##### DATASET #####

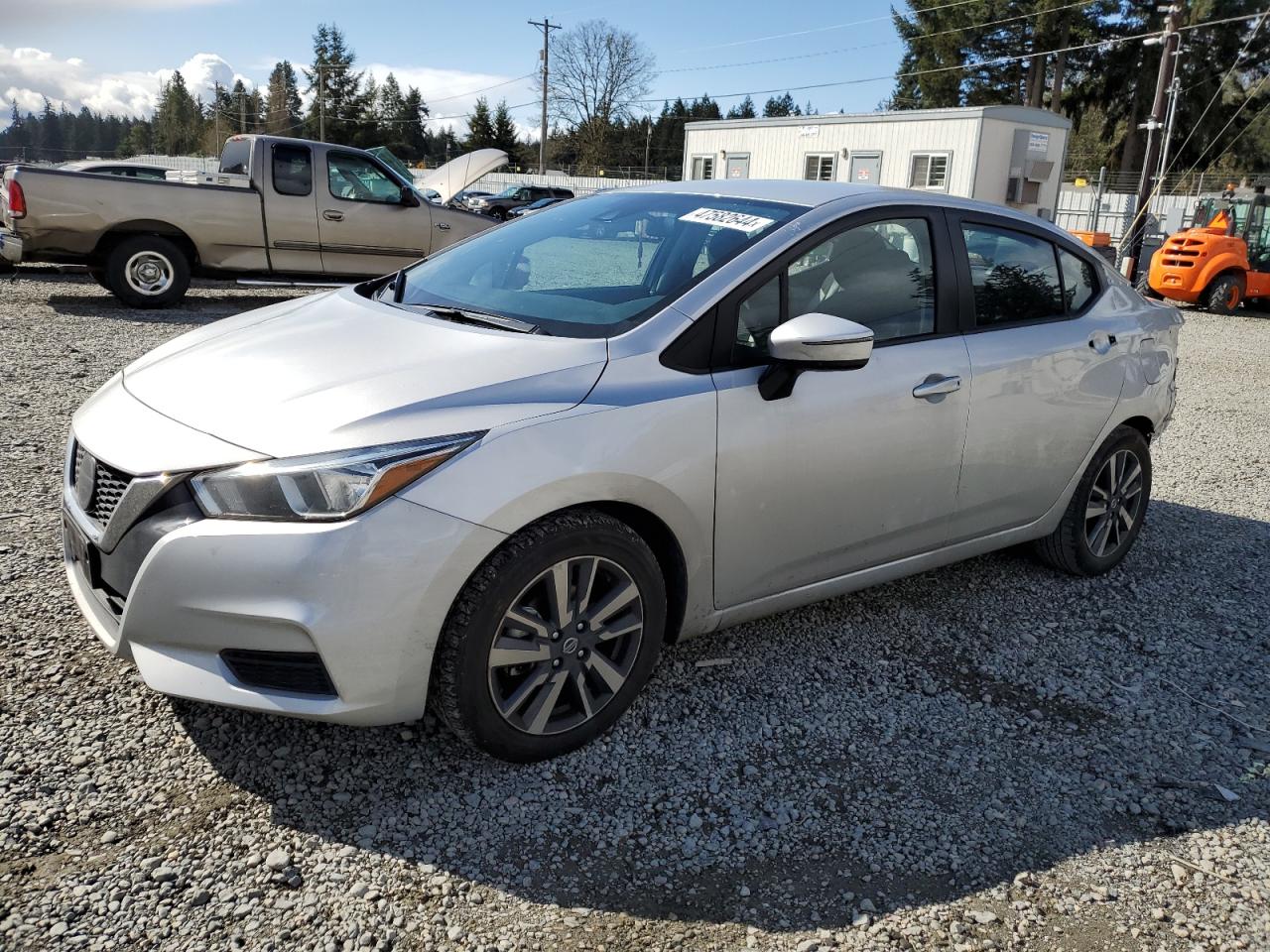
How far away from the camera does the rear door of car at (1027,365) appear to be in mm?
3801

#####
##### DATASET #####

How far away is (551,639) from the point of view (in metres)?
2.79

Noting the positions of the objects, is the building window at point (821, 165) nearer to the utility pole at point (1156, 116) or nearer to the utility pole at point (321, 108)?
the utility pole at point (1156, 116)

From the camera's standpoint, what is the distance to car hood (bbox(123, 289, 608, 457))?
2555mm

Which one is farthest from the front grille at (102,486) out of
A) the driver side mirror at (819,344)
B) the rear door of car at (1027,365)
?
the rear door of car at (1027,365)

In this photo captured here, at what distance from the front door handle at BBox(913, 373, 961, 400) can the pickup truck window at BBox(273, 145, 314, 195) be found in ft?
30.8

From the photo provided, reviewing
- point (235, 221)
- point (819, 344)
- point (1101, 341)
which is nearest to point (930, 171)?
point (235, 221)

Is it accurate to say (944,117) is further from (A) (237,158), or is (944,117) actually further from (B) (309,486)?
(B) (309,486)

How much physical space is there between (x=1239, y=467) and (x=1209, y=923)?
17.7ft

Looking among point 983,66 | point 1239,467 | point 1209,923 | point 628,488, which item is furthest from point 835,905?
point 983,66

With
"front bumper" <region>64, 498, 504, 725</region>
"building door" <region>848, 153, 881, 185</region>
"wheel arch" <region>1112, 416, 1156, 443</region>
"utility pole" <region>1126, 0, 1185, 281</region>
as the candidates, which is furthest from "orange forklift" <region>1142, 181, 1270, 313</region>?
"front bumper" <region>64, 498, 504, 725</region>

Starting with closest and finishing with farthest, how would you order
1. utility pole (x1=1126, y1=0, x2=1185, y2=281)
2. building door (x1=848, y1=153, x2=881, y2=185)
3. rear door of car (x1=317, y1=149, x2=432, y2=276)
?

#####
##### DATASET #####

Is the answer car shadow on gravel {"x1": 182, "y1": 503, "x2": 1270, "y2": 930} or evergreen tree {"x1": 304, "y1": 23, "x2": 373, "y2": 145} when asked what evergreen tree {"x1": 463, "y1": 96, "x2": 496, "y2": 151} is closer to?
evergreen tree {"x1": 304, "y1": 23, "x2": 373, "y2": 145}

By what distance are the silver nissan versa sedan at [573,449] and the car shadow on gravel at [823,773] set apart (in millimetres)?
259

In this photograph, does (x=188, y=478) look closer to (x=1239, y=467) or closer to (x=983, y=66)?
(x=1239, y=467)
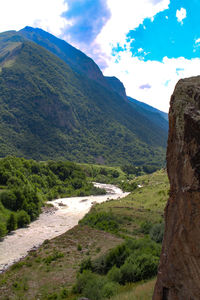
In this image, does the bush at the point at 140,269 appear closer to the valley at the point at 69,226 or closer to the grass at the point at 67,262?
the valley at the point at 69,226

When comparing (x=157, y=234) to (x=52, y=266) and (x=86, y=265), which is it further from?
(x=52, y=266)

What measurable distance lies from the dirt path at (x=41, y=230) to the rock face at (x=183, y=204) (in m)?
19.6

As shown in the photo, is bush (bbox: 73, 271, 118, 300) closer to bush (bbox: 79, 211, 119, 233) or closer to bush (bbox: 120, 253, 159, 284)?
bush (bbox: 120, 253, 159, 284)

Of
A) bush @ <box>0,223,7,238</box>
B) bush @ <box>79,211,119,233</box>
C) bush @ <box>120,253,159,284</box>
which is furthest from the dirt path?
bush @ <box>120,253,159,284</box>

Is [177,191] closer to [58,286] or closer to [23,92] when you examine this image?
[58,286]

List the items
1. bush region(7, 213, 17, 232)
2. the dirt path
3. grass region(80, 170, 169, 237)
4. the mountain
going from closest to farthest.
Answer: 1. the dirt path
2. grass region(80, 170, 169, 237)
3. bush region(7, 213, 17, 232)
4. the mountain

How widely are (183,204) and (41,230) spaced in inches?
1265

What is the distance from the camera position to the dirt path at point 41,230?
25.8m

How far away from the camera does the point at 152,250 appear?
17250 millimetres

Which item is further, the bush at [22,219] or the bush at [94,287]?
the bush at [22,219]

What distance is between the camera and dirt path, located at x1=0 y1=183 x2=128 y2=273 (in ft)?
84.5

#####

Filter the items above, keeping every line that holds the word "window". Copy those lines unchanged.

Noting the positions of the objects, is the building window at point (821, 165) nearer to the utility pole at point (1156, 116) or nearer to the utility pole at point (321, 108)?
In this photo captured here, at what distance from the front door handle at BBox(913, 373, 961, 400) can the pickup truck window at BBox(273, 145, 314, 195) be found in ft?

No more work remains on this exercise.